Building the Intent Landscape of Real-World Conversational Corpora with Extractive Question-Answering Transformers
This addresses the need for companies in customer service to automate intent extraction from real-world dialogues, though it is incremental as it builds on existing models and methods.
The paper tackles the problem of automatically mapping intents from noisy conversational data, proposing an unsupervised pipeline that extracts intents and their taxonomy using an extractive QA model and clustering, achieving over 85% linguistic validation and 94.3% average recall on benchmark datasets.

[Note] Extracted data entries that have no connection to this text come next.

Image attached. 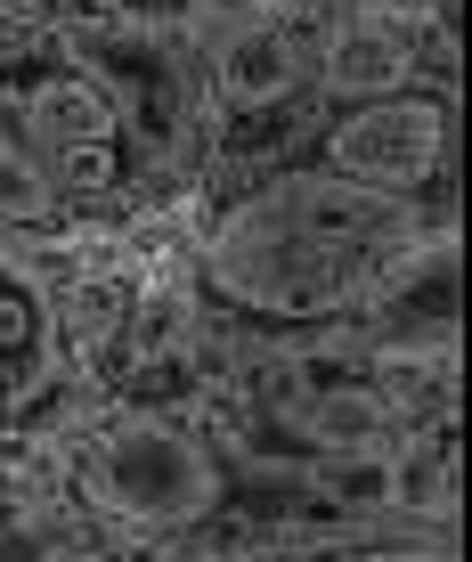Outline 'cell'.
I'll use <instances>...</instances> for the list:
<instances>
[{"label":"cell","mask_w":472,"mask_h":562,"mask_svg":"<svg viewBox=\"0 0 472 562\" xmlns=\"http://www.w3.org/2000/svg\"><path fill=\"white\" fill-rule=\"evenodd\" d=\"M424 228L448 221L342 188L318 164H269L236 188L180 204V278L195 310L228 335H302V326L350 318V302Z\"/></svg>","instance_id":"1"},{"label":"cell","mask_w":472,"mask_h":562,"mask_svg":"<svg viewBox=\"0 0 472 562\" xmlns=\"http://www.w3.org/2000/svg\"><path fill=\"white\" fill-rule=\"evenodd\" d=\"M42 473L66 514V562L171 554L228 497V457L204 416L114 392H82V408L42 440Z\"/></svg>","instance_id":"2"},{"label":"cell","mask_w":472,"mask_h":562,"mask_svg":"<svg viewBox=\"0 0 472 562\" xmlns=\"http://www.w3.org/2000/svg\"><path fill=\"white\" fill-rule=\"evenodd\" d=\"M0 139H16L33 155V171L49 180L74 245L164 221L139 155H131V131L114 114V99L98 90V74L57 42V25H42L25 9L0 33Z\"/></svg>","instance_id":"3"},{"label":"cell","mask_w":472,"mask_h":562,"mask_svg":"<svg viewBox=\"0 0 472 562\" xmlns=\"http://www.w3.org/2000/svg\"><path fill=\"white\" fill-rule=\"evenodd\" d=\"M293 164H318L342 188H367L383 204H407L424 221H457V180H464V114L457 90L431 82H391L359 99H326Z\"/></svg>","instance_id":"4"},{"label":"cell","mask_w":472,"mask_h":562,"mask_svg":"<svg viewBox=\"0 0 472 562\" xmlns=\"http://www.w3.org/2000/svg\"><path fill=\"white\" fill-rule=\"evenodd\" d=\"M350 335L375 359H457L464 342V228H424L400 261L350 302Z\"/></svg>","instance_id":"5"},{"label":"cell","mask_w":472,"mask_h":562,"mask_svg":"<svg viewBox=\"0 0 472 562\" xmlns=\"http://www.w3.org/2000/svg\"><path fill=\"white\" fill-rule=\"evenodd\" d=\"M66 342H57V310H49V285L16 245H0V432L49 400L66 383Z\"/></svg>","instance_id":"6"},{"label":"cell","mask_w":472,"mask_h":562,"mask_svg":"<svg viewBox=\"0 0 472 562\" xmlns=\"http://www.w3.org/2000/svg\"><path fill=\"white\" fill-rule=\"evenodd\" d=\"M66 9L114 16V25H147V33H195L212 16V0H66Z\"/></svg>","instance_id":"7"},{"label":"cell","mask_w":472,"mask_h":562,"mask_svg":"<svg viewBox=\"0 0 472 562\" xmlns=\"http://www.w3.org/2000/svg\"><path fill=\"white\" fill-rule=\"evenodd\" d=\"M9 16H16V0H0V33H9Z\"/></svg>","instance_id":"8"}]
</instances>
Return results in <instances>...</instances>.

For companies with customer service, mapping intents inside their conversational data is crucial in building applications based on natural language understanding (NLU). Nevertheless, there is no established automated technique to gather the intents from noisy online chats or voice transcripts. Simple clustering approaches are not suited to intent-sparse dialogues. To solve this intent-landscape task, we propose an unsupervised pipeline that extracts the intents and the taxonomy of intents from real-world dialogues. Our pipeline mines intent-span candidates with an extractive Question-Answering Electra model and leverages sentence embeddings to apply a low-level density clustering followed by a top-level hierarchical clustering. Our results demonstrate the generalization ability of an ELECTRA large model fine-tuned on the SQuAD2 dataset to understand dialogues. With the right prompting question, this model achieves a rate of linguistic validation on intent spans beyond 85%. We furthermore reconstructed the intent schemes of five domains from the MultiDoGo dataset with an average recall of 94.3%.